Aus dem positivistischen Video Rezos spricht nicht nur eine tiefe ­Unzufriedenheit mit allen Denkangeboten der Gegenwart (die Zustimmung zu den Grünen zählt nicht, da diese ja gerade die Rückgrat- und ­Positionslosigkeit zum Prinzip erhoben haben), sondern vor allem das Desinteresse, sich damit überhaupt noch auseinanderzusetzen. Die »­Zerstörung der CDU« ist keine inhaltliche Auseinandersetzung, es ist die Ansage, dass jene Partei ab jetzt nichts mehr zu melden hat.

Das hat einen rotzigen oder gar subversiven Charme, geht aber mit fundamentaler Theorielosigkeit einher. Mit Theorie ist dabei die Fähigkeit gemeint, Zusammenhänge und Ursachen zu bestimmen, also genau nicht nur vor dem Unmittelbaren zu stehen, sondern die Grenzen des Bestehenden zu erkennen, um sie überwinden zu können.

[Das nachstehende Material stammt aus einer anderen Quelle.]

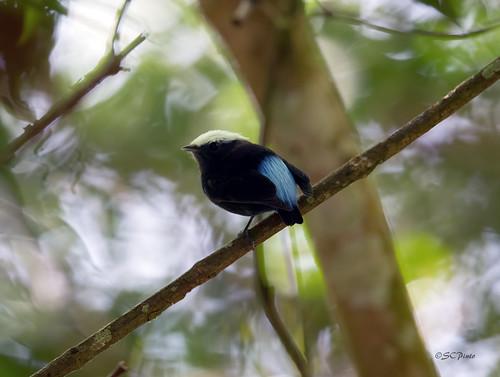 Male Blue-rumped Manakin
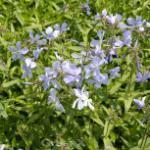 Niedrige Flammenblume Blue Moon - Phlox divaricata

Fridays for Future oder Extinction Rebellion, ebenso wie politisierte Influencer, scheinen sich gar keinen Begriff machen zu müssen von Kapitalismus, Krise oder eben von Gesellschaft. Es ist ja auch müßig, sich in Grundlagenforschung zu verzetteln, wo doch der Handlungsbedarf so akut zu sein scheint. Diese Stärke der Unbefangenheit und sympathischen Naivität, mit keiner der altgedienten Denkrichtungen etwas gemein haben zu müssen, verkehrt sich schnell dazu, einfach nur nicht zu wissen, was man mit diesen doch gemein haben könnte. Ohne Theorie kann jedes noch so radikale Auftreten dem Bestehenden einverleibt werden. Wie man gute Noten in der Schule schreibt, so streikt man jetzt für das Klima, weil man sich um seine Zukunft kümmern muss. Eine Zukunft, in der auch nur das Immergleiche passiert.